As more industrial premises are switching onto the idea of using packet data to send and receive information around their factories, and warehouses, they also getting switched onto the idea of using wireless systems. The trouble is that Wi-Fi isn’t always a viable solution: the buildings may be made of the wrong material - concrete absorbs Wi-Fi signals; there may be too much metal either in cages, motors, vehicles etc which can bounce the signal in too many directions and cause loss of signal. There may also be concerns about security.

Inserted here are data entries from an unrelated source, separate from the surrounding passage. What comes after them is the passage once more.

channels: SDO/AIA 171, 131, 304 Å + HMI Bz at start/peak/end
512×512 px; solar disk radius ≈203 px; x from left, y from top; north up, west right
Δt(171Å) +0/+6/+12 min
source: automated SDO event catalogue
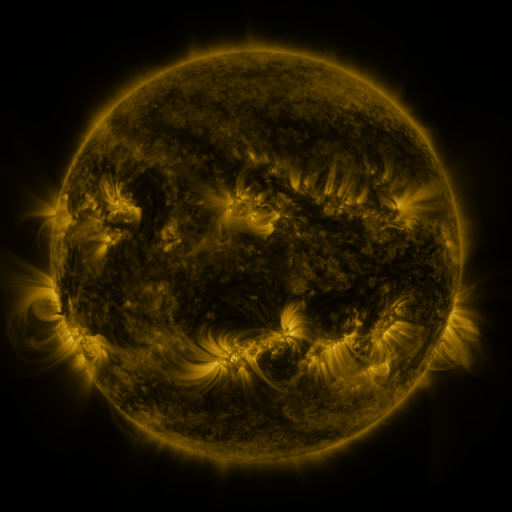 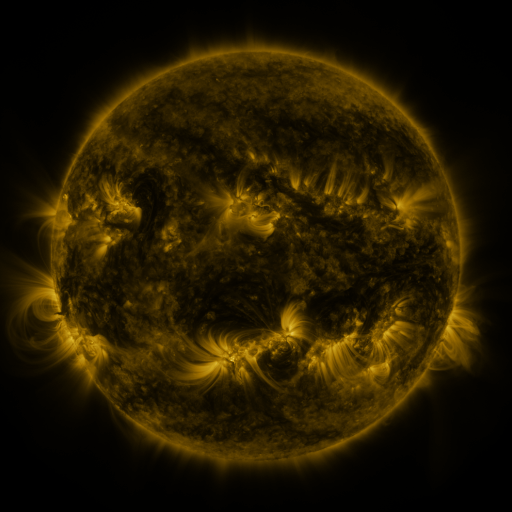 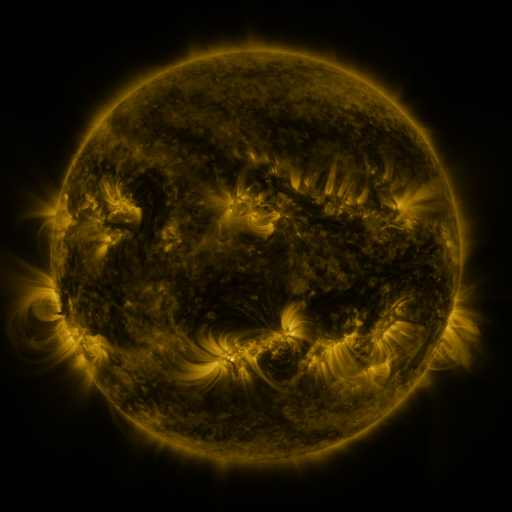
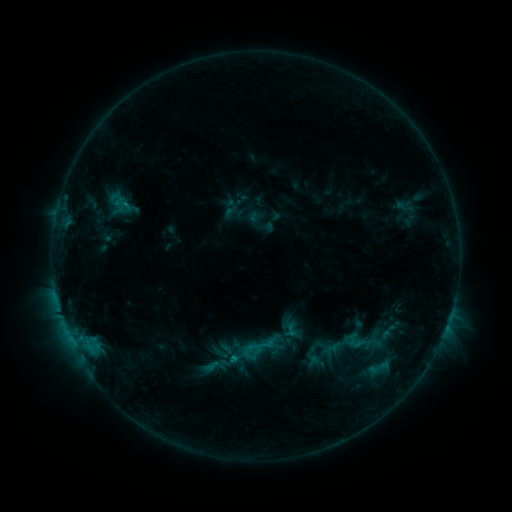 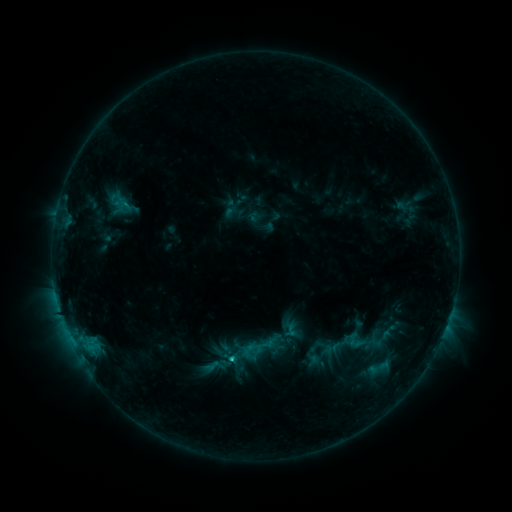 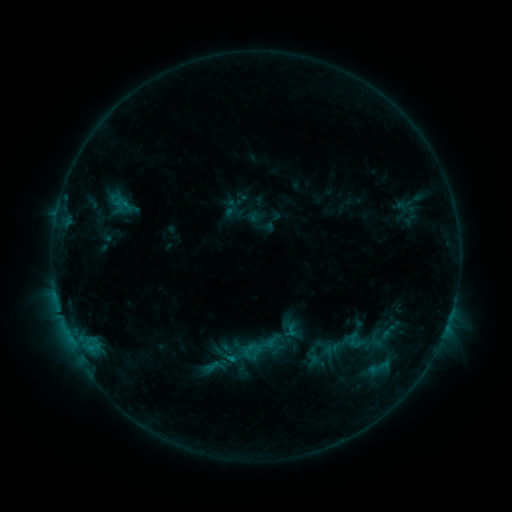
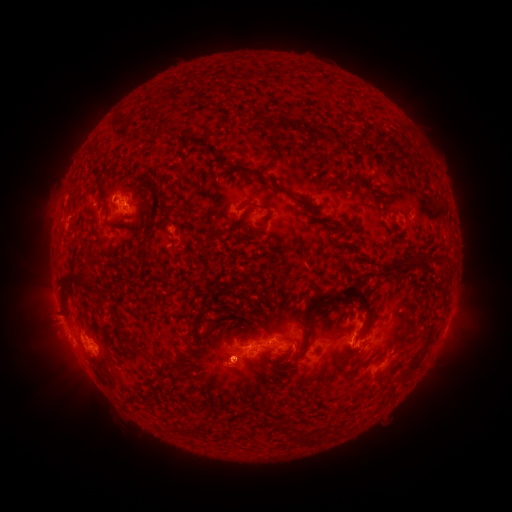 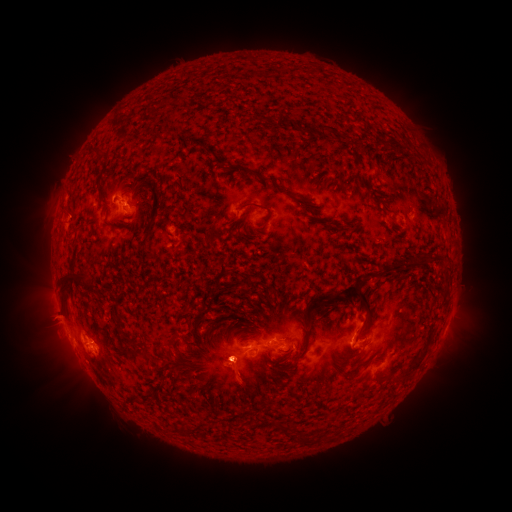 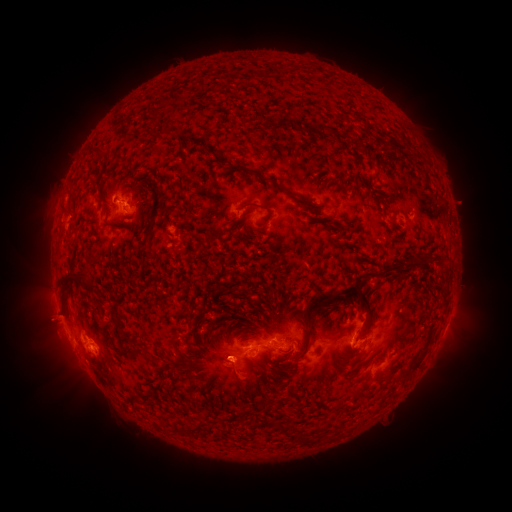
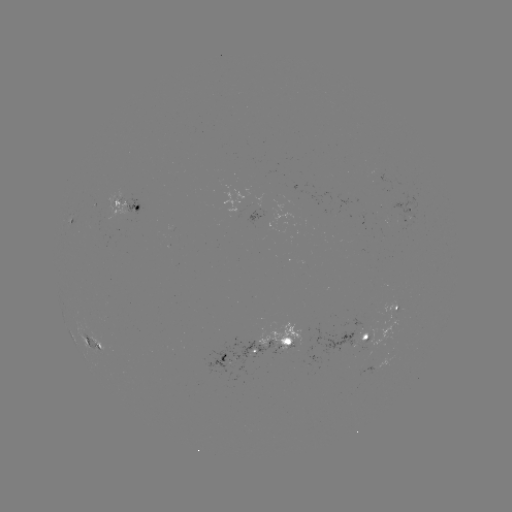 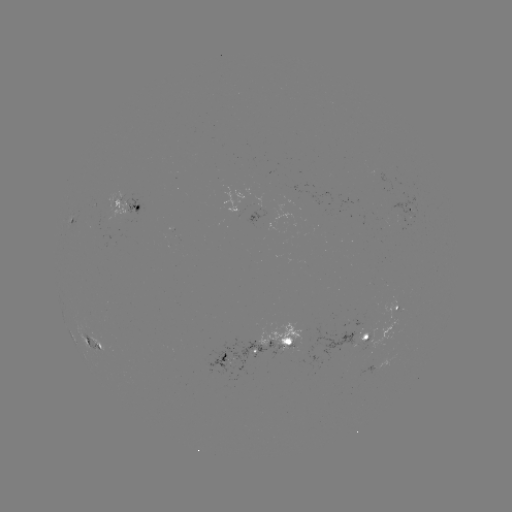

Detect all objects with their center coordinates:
eruption: (62, 319)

But now there’s a solution to these problems, using something that’s already in place in every factory, every warehouse, every office and every home everywhere. Li-Fi, a term coined by its inventor Harold Haas, was first invented in 2011 and after successful trials it moved into the real world in 2015. In the lab, Harold and his team achieved speeds of a whopping 224gigabits (24 GB) a second! But in trials in offices and industrial environments in Estonia that’s dropped to a much smaller, but still very impressive 1GB per second or 100 times faster than Wi-Fi and eight times faster than Ethernet! For a more detailed analysis of the differences between Wi-Fi and Li-Fi this article from Science Alert is worth a read.

But how does it work? Basically, it works by switching LED lights off in a pattern, much like Morse code, at speeds so fast the human eye can’t detect it. It uses Visible Light Communication (VLC) which captures light at between 400 and 800 terahertz (THz) and transmits data in binary.

Haas, has created a company, pureLiFi, which aims to bring the technology to the wider public by providing a plug-and-play solution which provides secure wireless internet access at 11.5 Mbps using a standard LED bulb.

It’s early days, and it will be a while before we start seeing Li-Fi enabled laptops, I/O modules, street lights or other devices but it’s reasonable to assume that one day, in the near future, the light we work under will also be simultaneously sending and receiving secure interference free data.